● **What the task asks**
Could you reproduce every record below exactly, excluding all pictures?

● **Material provided**
---
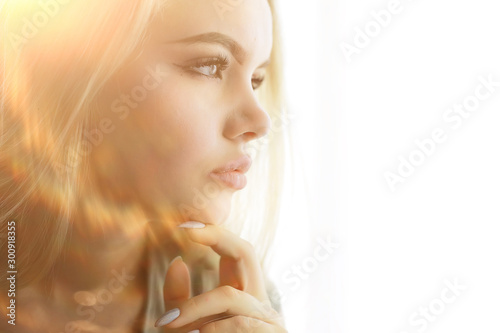 Fotografía  young adult blonde long hair at home, stylish model posing in the studio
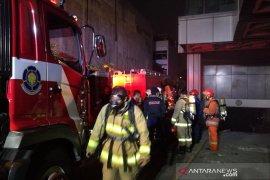 Kebakaran landa basement gedung PELNI, 12 mobil damkar dikerahkan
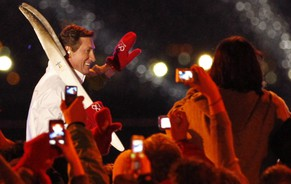 Canadian ice hockey legend Wayne Gretzky waves to spectators after he lit the Olympic flame during the Opening Ceremony of the Vancouver 2010 Olympics in Vancouver, British Columbia, Friday, Feb. 12, 2010.  (AP Photo/Matt Dunham)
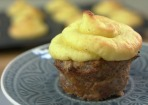 Hackfleischmuffins mit Kartoffelpüree-Haube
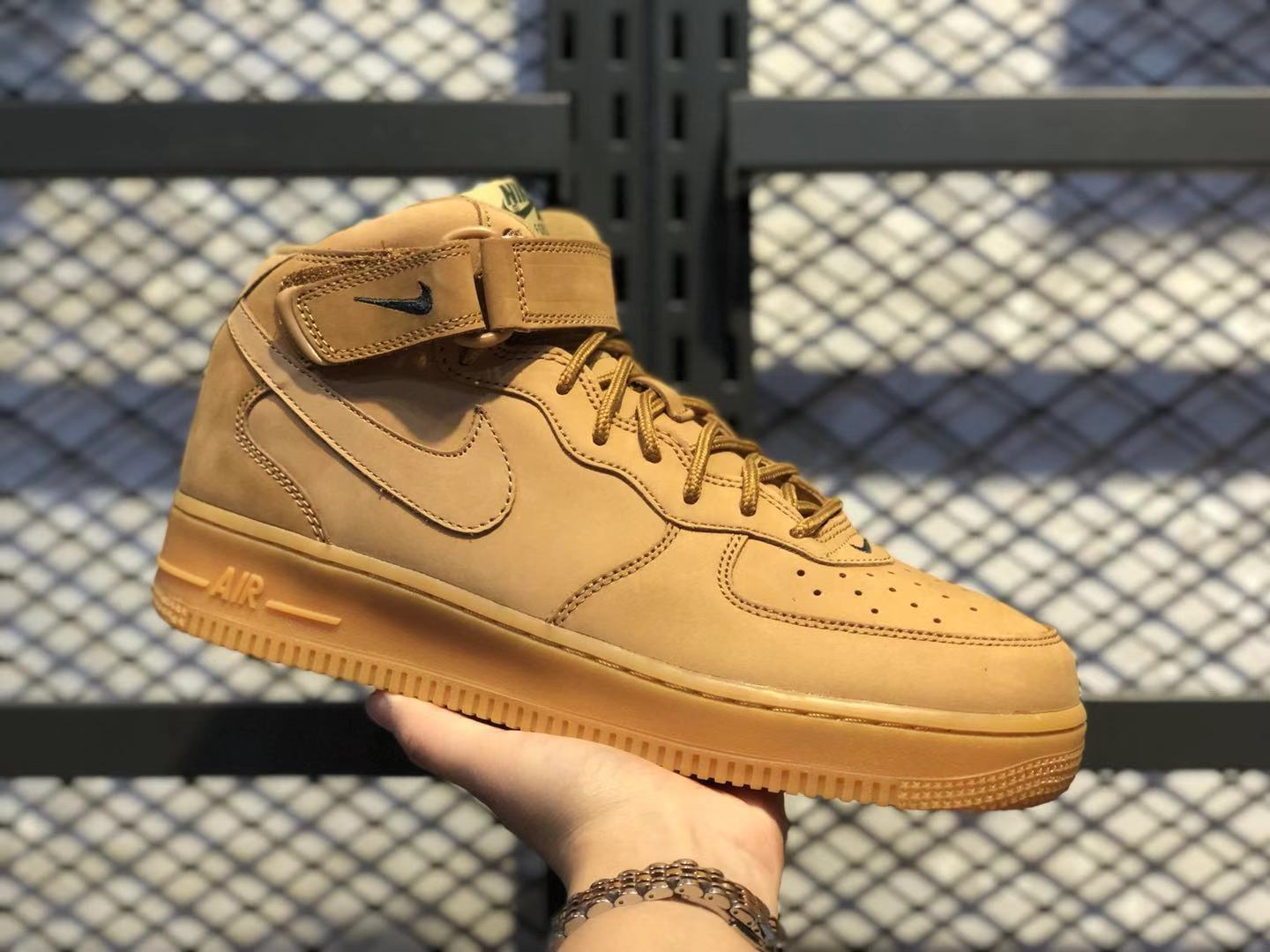 Nike Air Force 1 Mid Flax Gum/Outdoor Green-Flax Sneakers To Buy 715889-200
---
● **Result of the task**
 Fotografía  young adult blonde long hair at home, stylish model posing in the studio
 Kebakaran landa basement gedung PELNI, 12 mobil damkar dikerahkan
 Canadian ice hockey legend Wayne Gretzky waves to spectators after he lit the Olympic flame during the Opening Ceremony of the Vancouver 2010 Olympics in Vancouver, British Columbia, Friday, Feb. 12, 2010.  (AP Photo/Matt Dunham)
 Hackfleischmuffins mit Kartoffelpüree-Haube
 Nike Air Force 1 Mid Flax Gum/Outdoor Green-Flax Sneakers To Buy 715889-200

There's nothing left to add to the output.